L'ile de Ré s'étire sur 26 km de long et est situé à 3 km face au port de La Rochelle dans le département de Charente Maritime.
La ville de Flotte en Ré compte une population de 4 408 habitants en 1793, dominée tantôt par les protestants, tantôt par les catholiques.
Elle connaît les guerres de 100 ans (1340-1453) et de religion (1560-1595) et fait face constamment au pillage des invasions anglaises.
Son célèbre port se distingue pour son commerce de bois, de vin et de sel.
Sa réputation s'accroit et s'amplifie grâce à la pêche à la morue de Terre Neuve et à son commerce d'esclaves avec les iles des caraïbes.
La famille Goguet seigneur de Sauzaie acquit son titre de noblesse par la fortune avec la charge de négociant de peaux et de fourrures comme importateur semi-résidant au Canada.
En 1731, le grand-père Denis Goguet originaire de La Flotte Ré, marin et marchand, effectue de nombreuses traversées entre La Rochelle et le Canada pour le transitaire négociant Pierre Thiollière.
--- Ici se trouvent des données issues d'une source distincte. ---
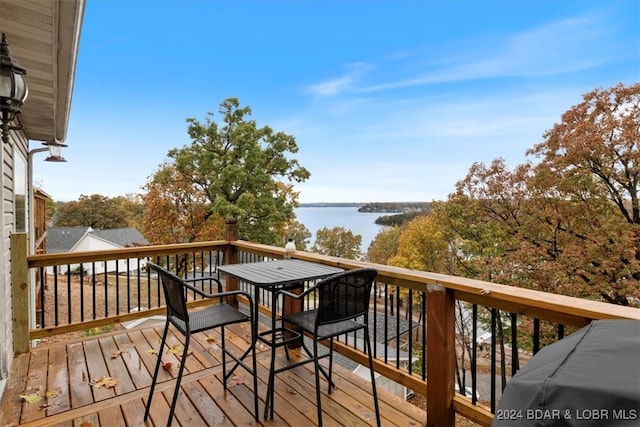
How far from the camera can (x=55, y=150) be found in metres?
4.92

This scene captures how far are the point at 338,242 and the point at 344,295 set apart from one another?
28.9 metres

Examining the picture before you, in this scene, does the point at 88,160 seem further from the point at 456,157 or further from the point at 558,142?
the point at 558,142

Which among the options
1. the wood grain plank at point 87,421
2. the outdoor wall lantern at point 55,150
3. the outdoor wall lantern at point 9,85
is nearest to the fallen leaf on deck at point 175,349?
the wood grain plank at point 87,421

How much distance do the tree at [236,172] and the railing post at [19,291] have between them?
402 inches

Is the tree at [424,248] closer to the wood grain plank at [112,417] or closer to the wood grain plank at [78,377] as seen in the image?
the wood grain plank at [78,377]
Au Québec, Denis Goguet épouse Louise-Élisabeth Feray Du Buron 16 ans, la fille de Jean-Joseph lieutenant dans les troupes de la Marine et de Jeanne Durand.
Le couple achète à Québec une demeure et ont 11 enfants dont 3 survivent.
Il bâti sa fortune quand les frères Pascaud qui lui octroi le monopole de la gestion de la pêche de la morue et de la chasse de phoques et de morses aux iles de la Madeleine.
Sa renommé faite, il est élu receveur des droits de l'Amirauté de Québec et nommé trésorier de France.
Le blocus maritime établi par les corsaires britanniques en guerre contre la Nouvelle France est si efficace qu'il ravage l'industrie de la pêche en Acadie et ruine le commerce transatlantique.
En 1747, la famille Goguet met fin à sa résidence au Canada et elle s'établit au port de la Rochelle pour continuer l'exclusivité de négoce des fourrures canadiennes.
En février 1763, Denis Goguet avec le titre de trésorier de France achète le domaine du château de Sauzaie ou Sauzaye à un officier de marine marchande Louis François Cacqueray De Valmenier.
La propriété du château de Sauzaie située dans une cuvette au sein du marais de la Sèvre niortaise, dans la commune de Saint Xandre, un bourg agricole sur la route de Marans à 5 km de la cote Atlantique, et à 7 km au Nord-Est de La Rochelle.
En 1769, Denis Goguet achète l’office de conseiller et les privilèges de secrétaire du roi qui lui confère le titre de noblesse héréditaire de seigneur la Sauzaie qu'il transmet en 1778 après son décès à La Rochelle.
L'héritage du domaine et du château de Sauzaie entre les enfants se déroule mal car la famille est ruinée et disséminée.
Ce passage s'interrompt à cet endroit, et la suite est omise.